*PROBLEMS TO WORK ON*
(A) According to the MCTP/PLDM design reply, what does the kernel use to decide which interface to transmit packets over?
(B) Rewrite the MCTP/PLDM design reply starting with "The PLDM application" and going on through "packets' destination EIDs.", with "transmit" changed to "send".

*PASSAGE GIVEN*
## begin

MCTP/PLDM BMC-host communication design

Fri Jan 21 15:37:29 AEDT 2022

Hi Tung,

> Appreciated of your comments. We are using theuserspace MCTP and will
> consider moving to kernel space MCTP as the suggestion. 
> Because of the specific requirements, we look forward for simpler
> way. In our case, we have on-chip sensors and events which are
> allocated in both 2 sockets, and the situation is: we must send the
> PLDM command to poll the data.

Yes, that all sounds fine.

> If using 2 interfaces to communicate
> with host, I think it would be complex when sending to multiple
> sockets. 

[We're at risk of overloading the term "socket" here, as it also refers
to the kernel interface to the MCTP stack - the sockets API. So I'll use
the word "CPU" instead, referring to the physical device, being the
MCTP/PLDM endpoint]

If you're using the kernel stack, there's no real additional complexity
with the two-interface model; you would just configure each interface,
and set up routes to each CPU EID. This is a once-off configuration at
BMC boot time. If you're using dynamic addressing, mctpd takes care of
that for you.

The PLDM application only needs to have knowledge of the EIDs of the
CPUs - the kernel handles the routing of which interface to transmit
packets over, based on the packets' destination EIDs.

> The things should be considered as :
> + If a socket is problem during runtime, is the process of MCTPL/PLDM
> still ok

The MCTP stack on the BMC will be fine. I assume the BMC PLDM
application will timeout any pending requests, and should handle that
gracefully too.

> + If one, or more socket problem. Can we reboot the whole system to
> recover ?

You could, but that's pretty heavy-handed. There should be no need to
reboot the BMC at all. And for the CPU's MCTP implementation, I assume
there's a way to perform recovery there, rather than requiring a host
reboot.

The two-interface architecture does give you more fault-tolerance there;
if one CPU's MCTP stack is not reachable, it doesn't prevent
communication with the other.

> When using 1 interface, i think:
> + From the host side, socket 0 (master) should manage its other
> sockets, (might be not via SMBus, but other faster sockets
> communication). Of course, the more work should be implemented in the
> firmware, and you have pointed.
> + BMC just recover the system (via reboot) when socket 0 issue,
> otherwise it does properly

Not sure what you mean by "it does properly" there - but I think avoiding
host reboots would definitely be a good thing. Also, if the fault on
CPU0 isn't recoverable, you won't be able to perform any communication
with CPU1.

Regards,

Jeremy

## end

*PROVIDED DATA*
## begin

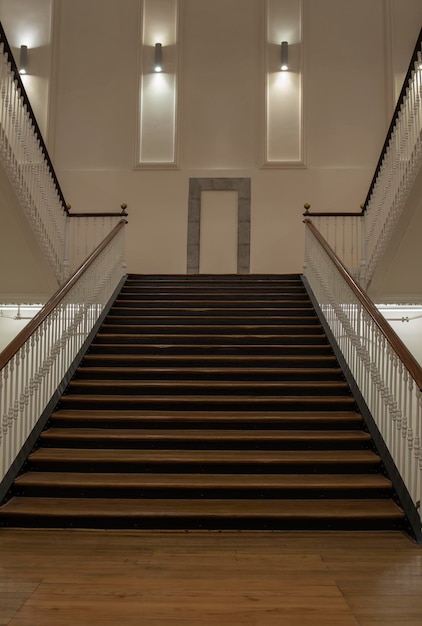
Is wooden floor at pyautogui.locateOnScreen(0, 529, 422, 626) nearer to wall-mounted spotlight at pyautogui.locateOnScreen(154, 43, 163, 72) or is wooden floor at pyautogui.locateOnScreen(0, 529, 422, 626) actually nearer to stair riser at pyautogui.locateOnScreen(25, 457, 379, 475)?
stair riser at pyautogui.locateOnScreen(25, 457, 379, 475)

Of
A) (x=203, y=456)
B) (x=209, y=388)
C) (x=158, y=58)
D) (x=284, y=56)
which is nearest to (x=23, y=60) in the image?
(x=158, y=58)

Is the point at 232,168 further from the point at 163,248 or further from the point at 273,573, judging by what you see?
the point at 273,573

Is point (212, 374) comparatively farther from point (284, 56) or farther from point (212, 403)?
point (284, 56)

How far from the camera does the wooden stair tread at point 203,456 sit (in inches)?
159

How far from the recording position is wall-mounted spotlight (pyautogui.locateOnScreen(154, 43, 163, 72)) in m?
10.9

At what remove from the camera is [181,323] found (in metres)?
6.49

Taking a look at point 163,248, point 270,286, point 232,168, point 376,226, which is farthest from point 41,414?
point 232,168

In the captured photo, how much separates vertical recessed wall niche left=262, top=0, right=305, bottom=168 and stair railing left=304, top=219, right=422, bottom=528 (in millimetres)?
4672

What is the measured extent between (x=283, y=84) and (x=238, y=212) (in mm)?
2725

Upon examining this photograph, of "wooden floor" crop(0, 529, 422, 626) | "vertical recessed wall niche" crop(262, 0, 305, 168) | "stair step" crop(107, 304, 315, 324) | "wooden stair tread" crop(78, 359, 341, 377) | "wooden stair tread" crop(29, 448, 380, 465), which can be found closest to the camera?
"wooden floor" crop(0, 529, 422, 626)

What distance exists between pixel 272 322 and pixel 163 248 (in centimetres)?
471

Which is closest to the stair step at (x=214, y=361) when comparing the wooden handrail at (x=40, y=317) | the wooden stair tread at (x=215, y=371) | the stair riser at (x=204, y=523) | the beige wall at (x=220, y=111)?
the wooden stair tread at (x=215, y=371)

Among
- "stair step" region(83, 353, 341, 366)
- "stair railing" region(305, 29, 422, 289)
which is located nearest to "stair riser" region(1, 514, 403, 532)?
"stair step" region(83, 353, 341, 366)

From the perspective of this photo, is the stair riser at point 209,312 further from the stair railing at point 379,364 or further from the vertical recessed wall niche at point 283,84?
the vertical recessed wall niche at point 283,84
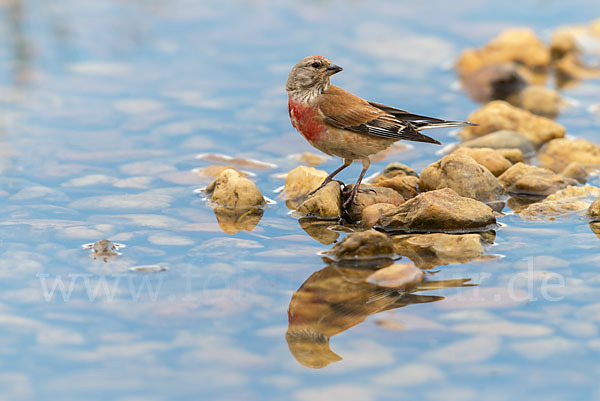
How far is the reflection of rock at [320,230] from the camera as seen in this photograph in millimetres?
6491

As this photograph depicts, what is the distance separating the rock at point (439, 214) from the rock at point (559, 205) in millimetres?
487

## end
## begin

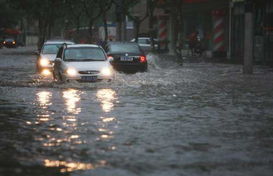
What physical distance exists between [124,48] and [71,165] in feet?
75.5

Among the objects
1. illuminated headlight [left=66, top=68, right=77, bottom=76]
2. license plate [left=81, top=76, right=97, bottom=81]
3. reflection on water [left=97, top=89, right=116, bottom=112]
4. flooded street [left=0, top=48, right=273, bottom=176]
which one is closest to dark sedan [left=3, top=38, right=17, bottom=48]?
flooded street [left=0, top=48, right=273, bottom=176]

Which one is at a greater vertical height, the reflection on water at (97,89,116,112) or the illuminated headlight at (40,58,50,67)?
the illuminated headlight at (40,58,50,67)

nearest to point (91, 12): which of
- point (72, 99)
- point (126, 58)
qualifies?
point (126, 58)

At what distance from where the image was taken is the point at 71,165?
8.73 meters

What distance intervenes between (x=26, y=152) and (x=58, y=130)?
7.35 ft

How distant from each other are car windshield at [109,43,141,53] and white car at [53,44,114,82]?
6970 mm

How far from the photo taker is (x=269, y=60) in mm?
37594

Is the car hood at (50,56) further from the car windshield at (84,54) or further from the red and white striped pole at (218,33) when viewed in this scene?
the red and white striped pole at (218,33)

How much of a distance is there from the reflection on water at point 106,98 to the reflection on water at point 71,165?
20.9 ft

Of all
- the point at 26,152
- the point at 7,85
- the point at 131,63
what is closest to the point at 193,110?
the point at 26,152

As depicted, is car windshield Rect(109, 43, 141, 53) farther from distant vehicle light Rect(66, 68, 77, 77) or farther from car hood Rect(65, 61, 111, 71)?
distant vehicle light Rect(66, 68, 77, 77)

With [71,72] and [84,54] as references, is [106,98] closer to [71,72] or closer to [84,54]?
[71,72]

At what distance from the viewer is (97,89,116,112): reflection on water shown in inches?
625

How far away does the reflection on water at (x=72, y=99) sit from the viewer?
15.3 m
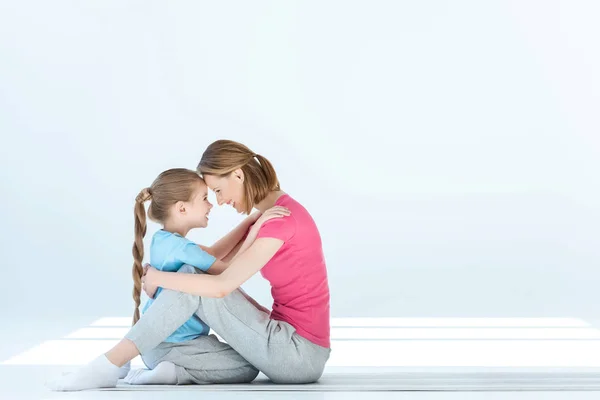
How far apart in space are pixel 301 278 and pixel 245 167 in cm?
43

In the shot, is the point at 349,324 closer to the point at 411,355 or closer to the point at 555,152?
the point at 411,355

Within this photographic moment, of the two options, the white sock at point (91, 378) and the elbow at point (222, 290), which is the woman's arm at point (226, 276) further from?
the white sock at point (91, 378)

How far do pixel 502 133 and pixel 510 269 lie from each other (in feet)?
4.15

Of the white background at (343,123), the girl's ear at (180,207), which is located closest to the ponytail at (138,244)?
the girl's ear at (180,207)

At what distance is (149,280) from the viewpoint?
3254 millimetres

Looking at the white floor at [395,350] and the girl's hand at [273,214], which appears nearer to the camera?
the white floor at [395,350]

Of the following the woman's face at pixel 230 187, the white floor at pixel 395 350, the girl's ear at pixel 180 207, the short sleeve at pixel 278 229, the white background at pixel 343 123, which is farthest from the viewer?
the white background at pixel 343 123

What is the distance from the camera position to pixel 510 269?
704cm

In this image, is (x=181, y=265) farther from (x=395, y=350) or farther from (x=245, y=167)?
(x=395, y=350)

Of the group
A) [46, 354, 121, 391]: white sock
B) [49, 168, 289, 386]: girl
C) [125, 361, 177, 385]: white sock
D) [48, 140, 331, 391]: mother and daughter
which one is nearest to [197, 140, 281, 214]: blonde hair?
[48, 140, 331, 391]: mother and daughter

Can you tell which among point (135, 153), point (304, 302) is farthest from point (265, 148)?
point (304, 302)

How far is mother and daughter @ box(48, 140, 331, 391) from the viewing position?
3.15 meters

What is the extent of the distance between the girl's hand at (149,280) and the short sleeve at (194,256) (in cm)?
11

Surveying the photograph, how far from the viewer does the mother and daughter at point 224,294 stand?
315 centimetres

## end
## begin

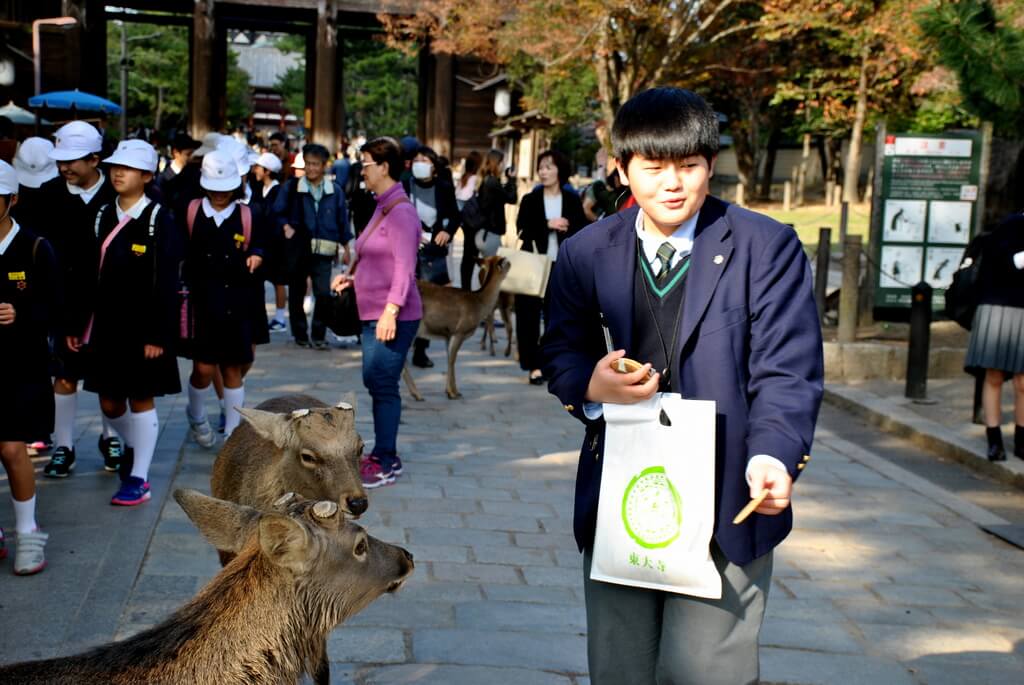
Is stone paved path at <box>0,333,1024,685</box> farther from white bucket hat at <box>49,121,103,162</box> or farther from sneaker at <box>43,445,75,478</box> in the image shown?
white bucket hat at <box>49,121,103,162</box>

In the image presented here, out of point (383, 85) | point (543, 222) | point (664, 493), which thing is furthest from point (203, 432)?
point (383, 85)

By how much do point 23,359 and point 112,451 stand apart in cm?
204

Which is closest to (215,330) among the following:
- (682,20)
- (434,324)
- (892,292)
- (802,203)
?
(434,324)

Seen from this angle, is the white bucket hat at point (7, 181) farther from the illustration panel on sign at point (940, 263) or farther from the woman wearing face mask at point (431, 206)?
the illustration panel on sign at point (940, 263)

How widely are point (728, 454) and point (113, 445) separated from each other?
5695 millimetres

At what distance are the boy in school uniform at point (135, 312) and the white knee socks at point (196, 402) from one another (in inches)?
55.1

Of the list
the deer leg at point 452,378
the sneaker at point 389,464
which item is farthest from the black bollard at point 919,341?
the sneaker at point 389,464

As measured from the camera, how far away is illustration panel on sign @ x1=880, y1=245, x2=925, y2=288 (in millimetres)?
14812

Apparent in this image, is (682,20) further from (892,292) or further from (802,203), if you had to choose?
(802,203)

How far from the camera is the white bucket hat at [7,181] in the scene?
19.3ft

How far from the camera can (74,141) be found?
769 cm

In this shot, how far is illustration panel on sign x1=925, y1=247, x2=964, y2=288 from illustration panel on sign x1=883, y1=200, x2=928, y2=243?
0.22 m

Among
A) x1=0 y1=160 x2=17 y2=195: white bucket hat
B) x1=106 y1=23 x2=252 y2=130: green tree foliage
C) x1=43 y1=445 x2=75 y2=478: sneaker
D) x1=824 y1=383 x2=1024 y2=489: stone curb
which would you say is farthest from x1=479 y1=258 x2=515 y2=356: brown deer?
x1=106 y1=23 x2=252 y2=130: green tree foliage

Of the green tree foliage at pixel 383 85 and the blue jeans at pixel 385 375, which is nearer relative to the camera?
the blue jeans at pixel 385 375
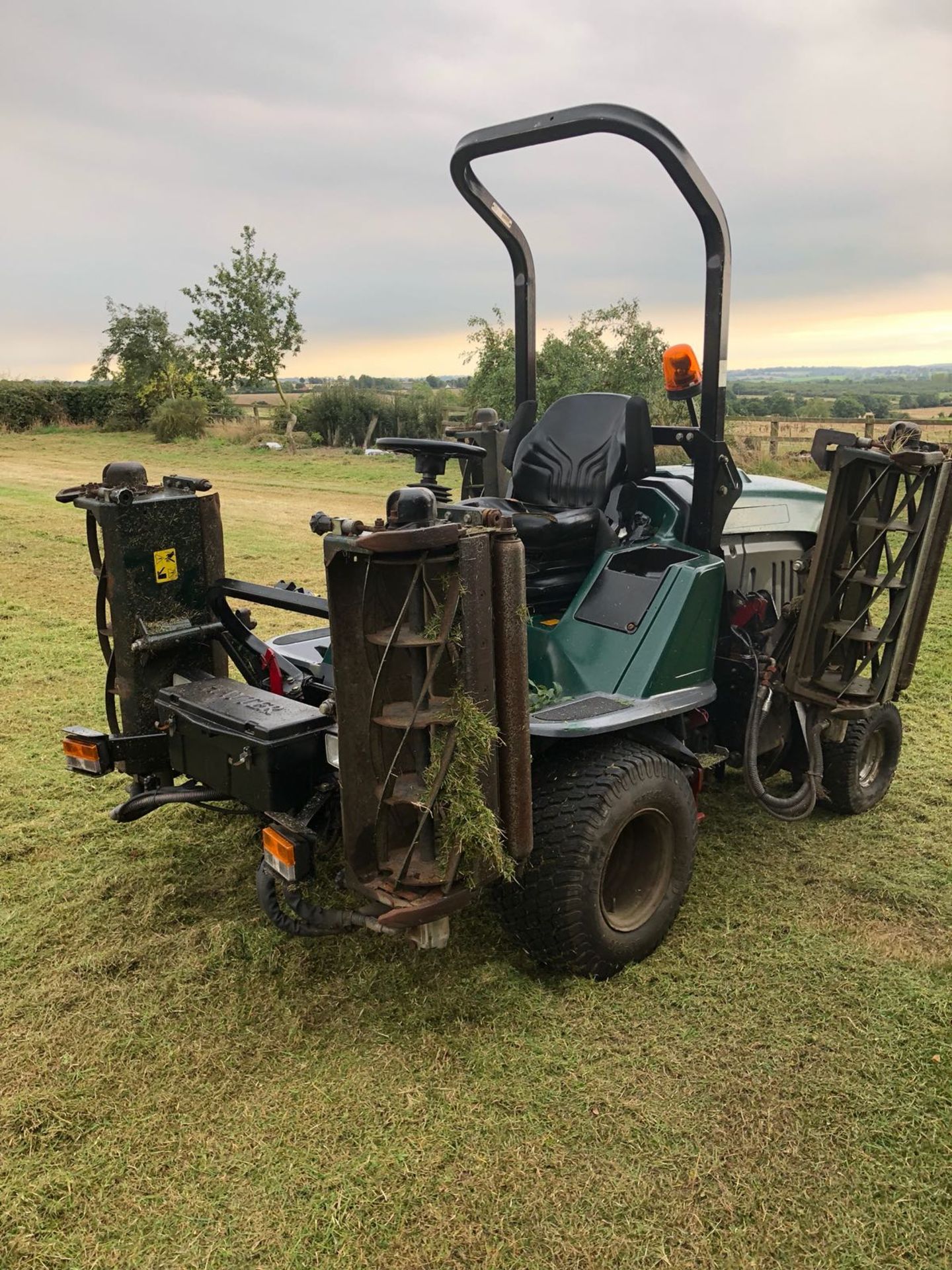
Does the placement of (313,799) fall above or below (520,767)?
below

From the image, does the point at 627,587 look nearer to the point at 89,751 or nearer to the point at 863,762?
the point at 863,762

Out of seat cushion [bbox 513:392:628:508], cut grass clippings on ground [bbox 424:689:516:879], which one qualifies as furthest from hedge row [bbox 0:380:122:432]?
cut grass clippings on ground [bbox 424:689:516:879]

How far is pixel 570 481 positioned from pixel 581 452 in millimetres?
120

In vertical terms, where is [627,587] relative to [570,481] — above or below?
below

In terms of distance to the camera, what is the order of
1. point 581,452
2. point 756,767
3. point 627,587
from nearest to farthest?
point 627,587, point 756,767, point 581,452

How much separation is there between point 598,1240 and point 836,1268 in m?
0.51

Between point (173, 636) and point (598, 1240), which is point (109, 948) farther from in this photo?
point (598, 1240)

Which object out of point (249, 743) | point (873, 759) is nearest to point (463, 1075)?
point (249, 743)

## end

*COMPLETED EXERCISE*
(A) The packets' destination EIDs.

(B)
The PLDM application only needs to have knowledge of the EIDs of the
CPUs - the kernel handles the routing of which interface to send
packets over, based on the packets' destination EIDs.